Customers are still largely resilient, helped by a robust job market. In February, employers in America created 311,000 new jobs, which was less than the enormous increase in January. Nonetheless, they continue to struggle with expensive costs across the board.
According to government data released on Tuesday, consumer price rises in the United States somewhat decreased from January to February, but they remained high, creating a problem for the Federal Reserve at a critical time for the financial system. Last month, prices rose 0.4%, barely shy of January’s 0.5% increase. But, core prices—those that don’t include volatile food and energy prices—rose 0.5% in February, up from 0.4% in January.
The failure of two major banks since Friday has increased concern about smaller regional banks, so for the time being, the Fed may place more emphasis on restoring financial system confidence than on its long-term effort to control inflation.
But, it is yet unclear if news coverage of bank failures and stock market swings would negatively impact consumer mood this month, according to a research released on Wednesday by Capital Economics’ Deputy Chief U.S. Economist Andrew Hunter.
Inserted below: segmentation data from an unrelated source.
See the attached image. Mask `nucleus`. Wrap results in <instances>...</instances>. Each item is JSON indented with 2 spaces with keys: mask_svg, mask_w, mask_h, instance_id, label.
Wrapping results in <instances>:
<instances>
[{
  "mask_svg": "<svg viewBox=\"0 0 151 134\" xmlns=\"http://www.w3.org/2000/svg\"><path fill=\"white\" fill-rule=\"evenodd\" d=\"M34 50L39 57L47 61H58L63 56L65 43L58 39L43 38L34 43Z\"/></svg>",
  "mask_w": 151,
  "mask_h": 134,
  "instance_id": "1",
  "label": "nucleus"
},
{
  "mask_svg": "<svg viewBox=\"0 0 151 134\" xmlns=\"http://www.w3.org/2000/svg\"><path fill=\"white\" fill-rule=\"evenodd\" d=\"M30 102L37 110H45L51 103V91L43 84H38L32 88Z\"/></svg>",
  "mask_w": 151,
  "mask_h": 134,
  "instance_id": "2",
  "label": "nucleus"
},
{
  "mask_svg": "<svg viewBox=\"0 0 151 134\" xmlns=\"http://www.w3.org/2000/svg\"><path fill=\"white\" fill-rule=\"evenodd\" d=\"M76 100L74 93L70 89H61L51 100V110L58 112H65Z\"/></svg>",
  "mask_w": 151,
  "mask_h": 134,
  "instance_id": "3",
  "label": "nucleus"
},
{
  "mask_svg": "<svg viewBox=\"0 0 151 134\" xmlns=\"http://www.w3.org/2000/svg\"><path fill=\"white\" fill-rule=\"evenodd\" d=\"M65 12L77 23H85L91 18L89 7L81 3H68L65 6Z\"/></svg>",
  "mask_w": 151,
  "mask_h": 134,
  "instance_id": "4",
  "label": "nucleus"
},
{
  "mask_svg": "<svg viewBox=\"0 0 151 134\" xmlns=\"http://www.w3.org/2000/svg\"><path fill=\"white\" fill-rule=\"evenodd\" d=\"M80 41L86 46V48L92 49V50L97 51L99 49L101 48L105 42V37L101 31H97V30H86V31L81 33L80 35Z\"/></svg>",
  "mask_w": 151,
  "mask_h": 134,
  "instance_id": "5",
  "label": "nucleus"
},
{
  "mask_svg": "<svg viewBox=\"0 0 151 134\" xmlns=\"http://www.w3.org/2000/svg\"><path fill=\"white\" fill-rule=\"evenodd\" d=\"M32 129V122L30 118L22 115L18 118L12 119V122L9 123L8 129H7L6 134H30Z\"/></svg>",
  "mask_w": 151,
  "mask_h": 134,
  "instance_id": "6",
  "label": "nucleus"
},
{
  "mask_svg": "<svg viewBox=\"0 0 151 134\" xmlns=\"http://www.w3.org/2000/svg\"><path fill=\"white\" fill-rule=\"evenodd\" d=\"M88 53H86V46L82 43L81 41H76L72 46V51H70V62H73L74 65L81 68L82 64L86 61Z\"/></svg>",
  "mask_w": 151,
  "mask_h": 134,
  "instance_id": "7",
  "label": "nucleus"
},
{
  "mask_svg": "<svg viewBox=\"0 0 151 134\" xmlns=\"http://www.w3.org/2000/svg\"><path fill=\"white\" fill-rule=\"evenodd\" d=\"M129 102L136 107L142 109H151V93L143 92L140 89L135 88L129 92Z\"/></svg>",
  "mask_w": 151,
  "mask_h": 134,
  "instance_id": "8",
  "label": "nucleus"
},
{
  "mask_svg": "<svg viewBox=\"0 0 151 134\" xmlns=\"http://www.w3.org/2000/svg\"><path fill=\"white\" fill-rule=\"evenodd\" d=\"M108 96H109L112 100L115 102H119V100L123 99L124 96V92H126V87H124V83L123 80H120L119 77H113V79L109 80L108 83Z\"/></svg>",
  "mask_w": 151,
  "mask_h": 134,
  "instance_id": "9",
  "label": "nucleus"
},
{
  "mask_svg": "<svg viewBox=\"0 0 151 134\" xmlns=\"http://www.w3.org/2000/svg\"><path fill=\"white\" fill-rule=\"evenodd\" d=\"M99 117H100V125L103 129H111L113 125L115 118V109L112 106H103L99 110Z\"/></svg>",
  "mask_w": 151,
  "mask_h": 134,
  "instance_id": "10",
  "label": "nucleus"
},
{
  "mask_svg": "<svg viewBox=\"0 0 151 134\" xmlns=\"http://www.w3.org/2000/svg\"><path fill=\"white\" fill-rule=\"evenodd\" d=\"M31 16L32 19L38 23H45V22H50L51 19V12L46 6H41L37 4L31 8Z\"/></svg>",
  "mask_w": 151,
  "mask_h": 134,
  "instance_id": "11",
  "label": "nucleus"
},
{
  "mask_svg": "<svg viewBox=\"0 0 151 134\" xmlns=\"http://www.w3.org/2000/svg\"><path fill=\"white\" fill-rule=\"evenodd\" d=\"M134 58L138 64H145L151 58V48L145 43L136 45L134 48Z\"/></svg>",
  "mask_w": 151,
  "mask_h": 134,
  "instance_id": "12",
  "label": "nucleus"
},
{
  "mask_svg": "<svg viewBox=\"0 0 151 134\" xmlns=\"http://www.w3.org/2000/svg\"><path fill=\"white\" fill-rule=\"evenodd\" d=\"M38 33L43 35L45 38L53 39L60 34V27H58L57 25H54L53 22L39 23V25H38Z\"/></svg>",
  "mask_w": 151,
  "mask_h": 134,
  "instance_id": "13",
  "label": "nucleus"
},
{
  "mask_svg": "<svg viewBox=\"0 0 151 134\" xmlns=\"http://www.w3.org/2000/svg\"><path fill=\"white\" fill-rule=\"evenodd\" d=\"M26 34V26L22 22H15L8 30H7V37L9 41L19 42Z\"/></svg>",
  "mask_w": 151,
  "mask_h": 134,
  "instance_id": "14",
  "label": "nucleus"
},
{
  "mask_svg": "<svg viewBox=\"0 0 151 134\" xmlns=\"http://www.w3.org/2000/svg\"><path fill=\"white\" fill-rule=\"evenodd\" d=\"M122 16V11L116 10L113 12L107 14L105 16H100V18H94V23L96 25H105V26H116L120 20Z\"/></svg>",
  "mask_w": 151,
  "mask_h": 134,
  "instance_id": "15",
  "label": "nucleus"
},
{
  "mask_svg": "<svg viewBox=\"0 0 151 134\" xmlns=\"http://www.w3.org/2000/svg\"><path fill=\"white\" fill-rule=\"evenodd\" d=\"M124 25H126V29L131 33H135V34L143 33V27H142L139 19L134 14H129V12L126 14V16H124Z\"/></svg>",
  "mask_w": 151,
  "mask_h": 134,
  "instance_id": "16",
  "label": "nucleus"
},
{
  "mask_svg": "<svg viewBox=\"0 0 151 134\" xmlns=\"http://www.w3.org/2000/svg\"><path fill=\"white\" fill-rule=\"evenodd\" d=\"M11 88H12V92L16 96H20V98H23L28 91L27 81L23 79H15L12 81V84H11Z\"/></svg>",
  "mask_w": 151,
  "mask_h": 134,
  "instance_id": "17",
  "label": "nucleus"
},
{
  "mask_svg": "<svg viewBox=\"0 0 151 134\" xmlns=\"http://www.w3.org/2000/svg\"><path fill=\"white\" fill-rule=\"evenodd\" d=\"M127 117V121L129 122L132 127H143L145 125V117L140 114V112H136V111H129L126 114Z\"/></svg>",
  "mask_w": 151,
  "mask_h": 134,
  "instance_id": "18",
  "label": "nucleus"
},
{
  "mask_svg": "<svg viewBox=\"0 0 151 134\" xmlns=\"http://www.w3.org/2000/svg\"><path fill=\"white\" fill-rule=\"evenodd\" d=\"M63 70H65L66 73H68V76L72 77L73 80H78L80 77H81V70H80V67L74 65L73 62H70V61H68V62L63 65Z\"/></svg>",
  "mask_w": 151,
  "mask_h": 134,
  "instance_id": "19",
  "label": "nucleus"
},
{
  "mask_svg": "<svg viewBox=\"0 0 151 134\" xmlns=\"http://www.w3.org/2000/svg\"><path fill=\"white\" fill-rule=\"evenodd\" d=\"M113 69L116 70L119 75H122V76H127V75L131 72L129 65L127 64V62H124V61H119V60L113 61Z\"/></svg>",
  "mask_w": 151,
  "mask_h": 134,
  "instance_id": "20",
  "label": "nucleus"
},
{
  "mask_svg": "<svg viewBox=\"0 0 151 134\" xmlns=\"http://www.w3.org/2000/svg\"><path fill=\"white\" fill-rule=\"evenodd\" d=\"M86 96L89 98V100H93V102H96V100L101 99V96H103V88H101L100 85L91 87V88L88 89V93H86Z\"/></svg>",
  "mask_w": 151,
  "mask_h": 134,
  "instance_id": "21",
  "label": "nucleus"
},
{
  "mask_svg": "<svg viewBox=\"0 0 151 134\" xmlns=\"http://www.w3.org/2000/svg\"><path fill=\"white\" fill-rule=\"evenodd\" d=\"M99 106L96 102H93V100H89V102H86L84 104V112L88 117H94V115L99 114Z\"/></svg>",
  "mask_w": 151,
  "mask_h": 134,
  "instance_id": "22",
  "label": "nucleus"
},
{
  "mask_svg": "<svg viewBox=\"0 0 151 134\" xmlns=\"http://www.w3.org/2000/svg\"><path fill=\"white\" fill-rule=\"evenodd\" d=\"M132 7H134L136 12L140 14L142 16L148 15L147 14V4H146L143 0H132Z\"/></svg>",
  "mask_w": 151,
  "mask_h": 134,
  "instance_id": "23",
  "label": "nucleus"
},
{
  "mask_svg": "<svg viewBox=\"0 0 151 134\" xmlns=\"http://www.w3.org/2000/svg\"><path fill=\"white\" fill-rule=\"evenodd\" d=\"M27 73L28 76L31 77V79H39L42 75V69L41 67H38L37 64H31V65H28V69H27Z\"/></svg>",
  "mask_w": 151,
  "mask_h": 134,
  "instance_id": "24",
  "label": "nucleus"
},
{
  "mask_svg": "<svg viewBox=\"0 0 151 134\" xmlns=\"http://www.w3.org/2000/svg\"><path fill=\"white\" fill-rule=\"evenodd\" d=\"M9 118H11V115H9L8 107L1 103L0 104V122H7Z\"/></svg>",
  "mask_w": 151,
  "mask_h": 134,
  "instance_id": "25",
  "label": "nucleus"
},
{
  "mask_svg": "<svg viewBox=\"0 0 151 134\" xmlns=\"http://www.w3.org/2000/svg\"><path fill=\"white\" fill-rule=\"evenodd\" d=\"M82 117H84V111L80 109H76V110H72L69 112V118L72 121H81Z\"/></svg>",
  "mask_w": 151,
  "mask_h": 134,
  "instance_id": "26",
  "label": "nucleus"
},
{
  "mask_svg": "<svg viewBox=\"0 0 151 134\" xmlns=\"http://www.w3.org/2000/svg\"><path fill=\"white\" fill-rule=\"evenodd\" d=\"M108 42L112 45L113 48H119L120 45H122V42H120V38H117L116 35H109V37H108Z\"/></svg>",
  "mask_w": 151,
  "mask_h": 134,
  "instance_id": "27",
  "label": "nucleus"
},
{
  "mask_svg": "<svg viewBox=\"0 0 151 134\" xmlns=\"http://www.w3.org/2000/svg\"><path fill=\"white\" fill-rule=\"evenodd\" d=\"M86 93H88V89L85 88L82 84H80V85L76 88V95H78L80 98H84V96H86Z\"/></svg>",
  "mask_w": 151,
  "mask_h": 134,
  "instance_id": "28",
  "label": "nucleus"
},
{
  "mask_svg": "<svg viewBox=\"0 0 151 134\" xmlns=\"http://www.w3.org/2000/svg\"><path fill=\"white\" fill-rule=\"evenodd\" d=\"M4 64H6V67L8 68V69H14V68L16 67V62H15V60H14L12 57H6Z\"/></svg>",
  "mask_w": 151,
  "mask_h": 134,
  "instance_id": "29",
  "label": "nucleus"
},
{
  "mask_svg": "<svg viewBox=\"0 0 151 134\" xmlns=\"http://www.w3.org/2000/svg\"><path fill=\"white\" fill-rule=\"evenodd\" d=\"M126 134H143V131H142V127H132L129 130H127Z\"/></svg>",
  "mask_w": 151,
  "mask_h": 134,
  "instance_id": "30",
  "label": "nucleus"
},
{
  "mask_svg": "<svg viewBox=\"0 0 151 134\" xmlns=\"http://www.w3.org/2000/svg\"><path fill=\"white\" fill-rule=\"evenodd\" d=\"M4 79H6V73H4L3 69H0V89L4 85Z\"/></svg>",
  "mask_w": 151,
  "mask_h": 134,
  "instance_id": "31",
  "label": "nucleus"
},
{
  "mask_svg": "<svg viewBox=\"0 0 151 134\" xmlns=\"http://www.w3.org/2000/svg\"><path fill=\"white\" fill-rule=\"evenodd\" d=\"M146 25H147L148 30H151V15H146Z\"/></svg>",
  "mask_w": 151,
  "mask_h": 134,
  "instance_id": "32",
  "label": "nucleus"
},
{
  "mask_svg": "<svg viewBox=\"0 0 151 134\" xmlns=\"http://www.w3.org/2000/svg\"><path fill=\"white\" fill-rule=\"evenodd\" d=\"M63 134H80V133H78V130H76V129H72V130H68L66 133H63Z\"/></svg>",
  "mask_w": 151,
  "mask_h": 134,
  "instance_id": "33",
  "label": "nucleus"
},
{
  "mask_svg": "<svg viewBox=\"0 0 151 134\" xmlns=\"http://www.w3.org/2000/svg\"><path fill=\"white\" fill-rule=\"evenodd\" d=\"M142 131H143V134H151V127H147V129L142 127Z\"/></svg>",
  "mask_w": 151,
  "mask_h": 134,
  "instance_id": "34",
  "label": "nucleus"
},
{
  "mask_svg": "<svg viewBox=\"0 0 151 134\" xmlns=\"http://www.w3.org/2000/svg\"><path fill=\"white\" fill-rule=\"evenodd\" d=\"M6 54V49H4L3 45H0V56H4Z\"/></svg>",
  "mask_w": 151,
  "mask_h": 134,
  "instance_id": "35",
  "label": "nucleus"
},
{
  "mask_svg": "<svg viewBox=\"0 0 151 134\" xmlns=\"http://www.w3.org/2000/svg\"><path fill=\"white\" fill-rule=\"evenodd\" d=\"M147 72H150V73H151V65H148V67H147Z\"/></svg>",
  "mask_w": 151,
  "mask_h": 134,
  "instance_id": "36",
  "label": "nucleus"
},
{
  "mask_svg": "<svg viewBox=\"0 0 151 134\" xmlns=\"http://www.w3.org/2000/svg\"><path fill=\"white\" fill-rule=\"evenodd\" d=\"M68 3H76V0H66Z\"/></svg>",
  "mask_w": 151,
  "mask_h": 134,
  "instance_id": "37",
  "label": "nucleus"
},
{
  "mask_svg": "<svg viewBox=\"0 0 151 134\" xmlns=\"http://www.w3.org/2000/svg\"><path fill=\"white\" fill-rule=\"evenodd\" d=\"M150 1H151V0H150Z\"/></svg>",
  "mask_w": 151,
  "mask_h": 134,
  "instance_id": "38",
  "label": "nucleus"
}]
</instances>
The University of Michigan consumer confidence survey, which will be issued on Friday, will contain the initial reading. The greater effect on consumers will undoubtedly result from tighter credit requirements, according to economists.
Consumer sentiments are likely to become more cautious over time as the labor market softens in reaction to tight monetary policy, according to Rubeela Farooqi, chief U.S. economist at forecasting company High Frequency Economics.
The retail sales report was released at a time when numerous retailers of all stripes, including Walmart, Target, Home Depot, and Macy’s, released already cautious annual outlooks last month that indicated a slowdown in consumer spending, particularly on clothing and furniture as consumers cope with higher prices as well as rising interest rates that increase borrowing costs.
While the problems with the supply chain have largely subsided, John David Rainey, chief financial officer of Walmart, noted on the call last month that prices are still high and that consumers are under a lot of pressure.
The longer-term trend, according to Claire Tassin, retail and e-commerce analyst at Morning Consult, a survey research technology business, suggests that consumers are cutting back on discretionary spending, which has the biggest effects on department shops and home furnishings retailers.
Budgets for customers give priority to necessities, she continued.
The retail survey, which was announced on Wednesday, only accounts for approximately a third of total consumer spending and excludes items like hotel stays and airline tickets, which have increased as the COVID-19 threat has diminished.